* [What to do]
• A. Answer these questions about the model registry design document:
(i) Besides the admin role, what does ha_call_service require?
(ii) In the original system, where were local models configured?
(iii) What status does the design document give?
• B. Write the next part of the model registry design document, picking up after the line "Providers (built-in, fixed set)".

Files

Scott Idem fc6600c33e feat: Home Assistant API tools (ha_get_state, ha_get_states, ha_call_service)

Register three HA orchestrator tools so Inara can read device states and
control devices via the HA REST API. ha_call_service requires admin role
and user confirmation. Also includes accumulated UI fixes (setProcessing
helper, wasNewSession flag cleanup).

Co-Authored-By: Claude Sonnet 4.6 <noreply@anthropic.com>

2026-05-11 21:39:35 -04:00

8.9 KiB

Raw Blame History

Model Registry V2 — Design Document

Status: Phase 3 in progress Goal: Unified, provider-agnostic model management with clean role-based routing

Problem Statement

The original system had two classes of models with different treatment:

Type	How configured	How selected
Claude, Gemini	Hardcoded built-ins (`claude_cli`, `gemini_api`)	Backend toggle string ("claude"/"gemini")
Local (Ollama, Open WebUI)	Configured via `/settings/local`	Backend toggle string "local"

This breaks down when you want multiple Gemini API keys, OpenRouter alongside local models, role assignments spanning all provider types, or a toggle that shows which model is active instead of which service.

Architecture

Core concept: Providers + Credentials + Models + Roles

Providers (built-in, fixed set)

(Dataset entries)
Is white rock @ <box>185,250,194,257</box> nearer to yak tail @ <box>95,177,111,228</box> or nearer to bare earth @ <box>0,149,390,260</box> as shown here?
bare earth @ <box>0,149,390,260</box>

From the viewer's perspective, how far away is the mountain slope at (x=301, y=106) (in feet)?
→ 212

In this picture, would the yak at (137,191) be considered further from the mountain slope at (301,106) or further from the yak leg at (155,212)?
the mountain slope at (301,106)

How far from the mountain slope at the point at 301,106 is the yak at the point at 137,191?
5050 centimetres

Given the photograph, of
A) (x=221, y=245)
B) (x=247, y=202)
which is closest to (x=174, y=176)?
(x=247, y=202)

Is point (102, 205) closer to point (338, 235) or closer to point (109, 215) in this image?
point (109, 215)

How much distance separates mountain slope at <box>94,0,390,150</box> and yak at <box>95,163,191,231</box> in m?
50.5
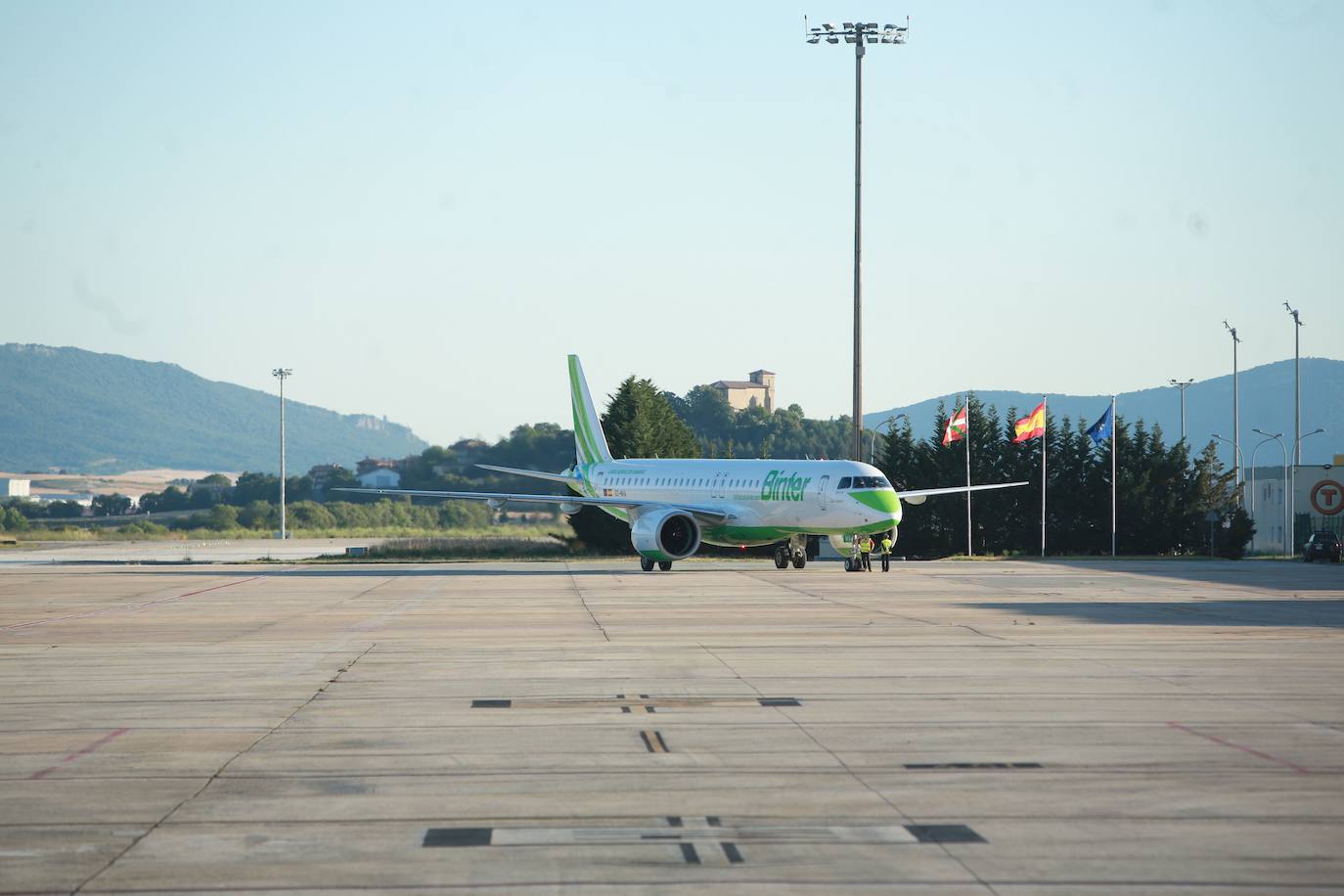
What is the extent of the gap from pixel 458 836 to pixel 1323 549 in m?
61.0

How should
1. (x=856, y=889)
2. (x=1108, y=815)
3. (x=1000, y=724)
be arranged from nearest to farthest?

* [Answers to each task]
• A.
(i) User confirmation.
(ii) Via `/settings/local`.
(iii) Phase 3 in progress.

• B.
  └─ Anthropic       ← catalog of Claude model IDs (code constants)
  └─ Google          ← catalog of Gemini model IDs (code constants)
  └─ Local Host      ← OpenAI-compatible endpoint (user adds these)

Credentials (user-configured, stored in model_registry.json)
  └─ Anthropic       ← Claude CLI (OAuth, default) — API key support in Phase 4
  └─ Google          ← one or more API keys (one per Google account)
  └─ Local Host      ← api_key stored on the host record

Model Entries (user-registered)
  └─ Provider + model ID + credential = one usable model entry

Role Assignments (unified — any model entry can fill any role)
  └─ chat:         primary → backup_1 → backup_2
  └─ orchestrator: primary → backup_1
  └─ distill:      primary
  └─ (etc.)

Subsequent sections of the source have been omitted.